§ **Required work**
From the listing below, restate word for word the lines from the line containing "2024 Chevrolet Equinox with 8,193 miles!" down through the line containing "Saving My Magical". Exclude pictures.

§ **Data provided**
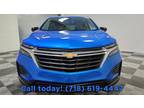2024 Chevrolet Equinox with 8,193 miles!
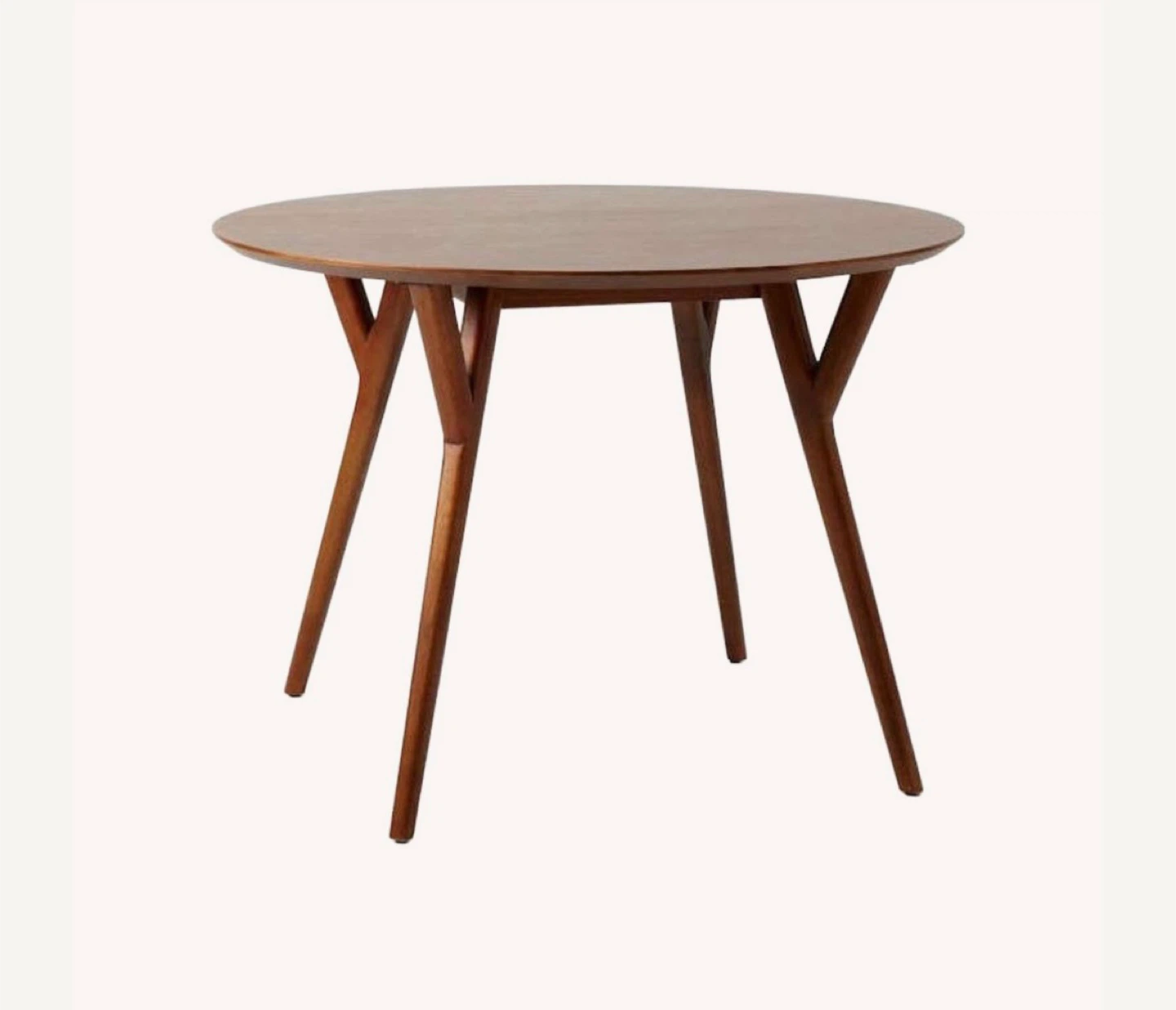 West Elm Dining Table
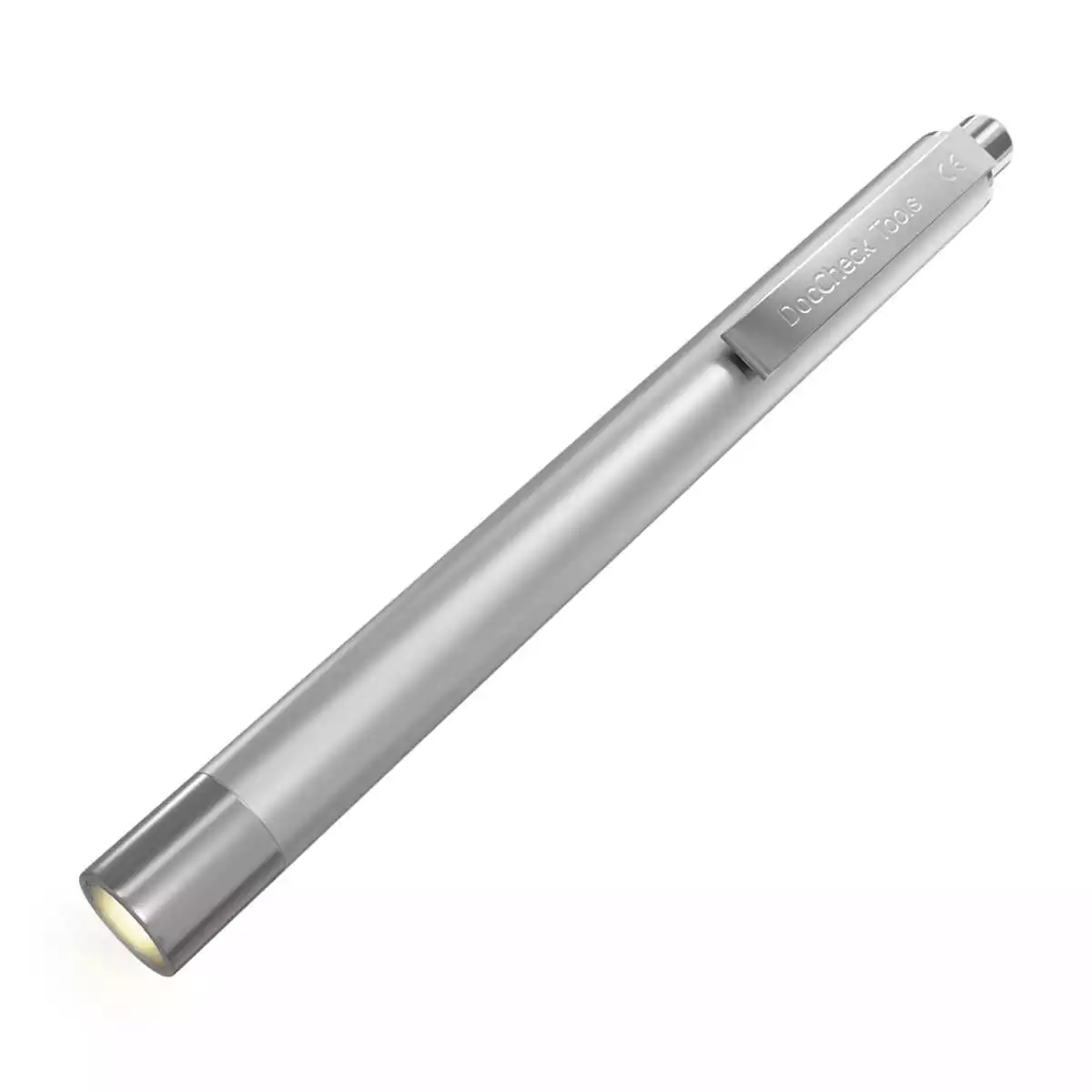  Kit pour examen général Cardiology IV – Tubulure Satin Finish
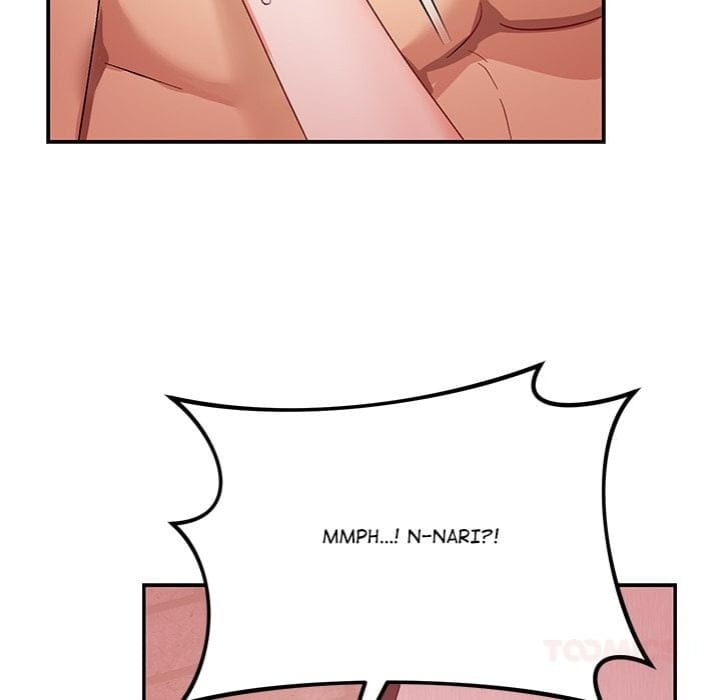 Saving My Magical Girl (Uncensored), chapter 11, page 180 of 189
* * *
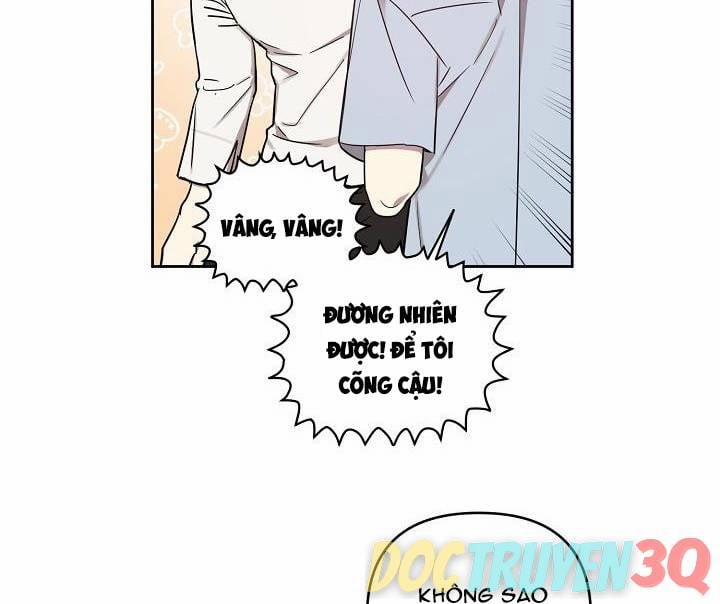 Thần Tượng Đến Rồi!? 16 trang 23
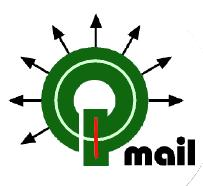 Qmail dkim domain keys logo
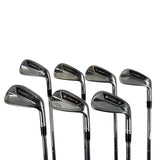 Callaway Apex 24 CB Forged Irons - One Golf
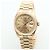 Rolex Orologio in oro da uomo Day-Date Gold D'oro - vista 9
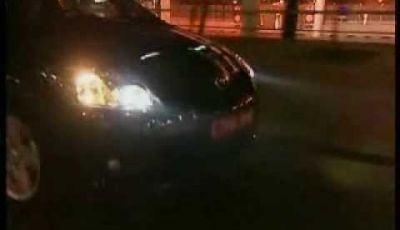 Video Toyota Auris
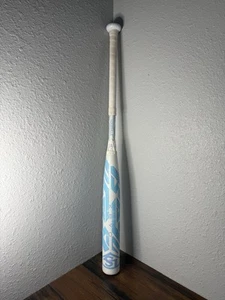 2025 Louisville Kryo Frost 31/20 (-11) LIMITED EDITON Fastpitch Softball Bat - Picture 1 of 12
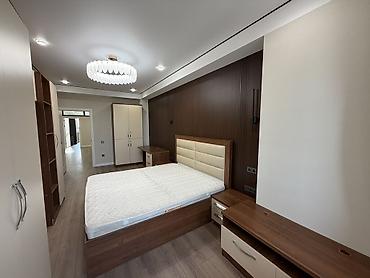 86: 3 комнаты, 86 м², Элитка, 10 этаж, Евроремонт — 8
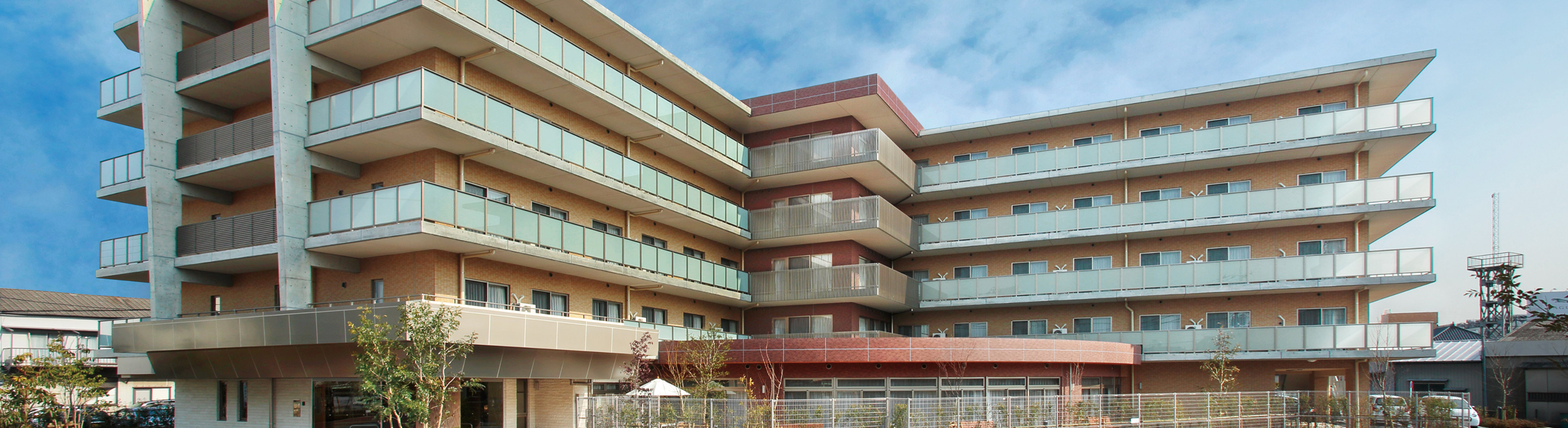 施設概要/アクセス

§ **Solution to this exercise**
2024 Chevrolet Equinox with 8,193 miles!
 West Elm Dining Table
  Kit pour examen général Cardiology IV – Tubulure Satin Finish
 Saving My Magical Girl (Uncensored), chapter 11, page 180 of 189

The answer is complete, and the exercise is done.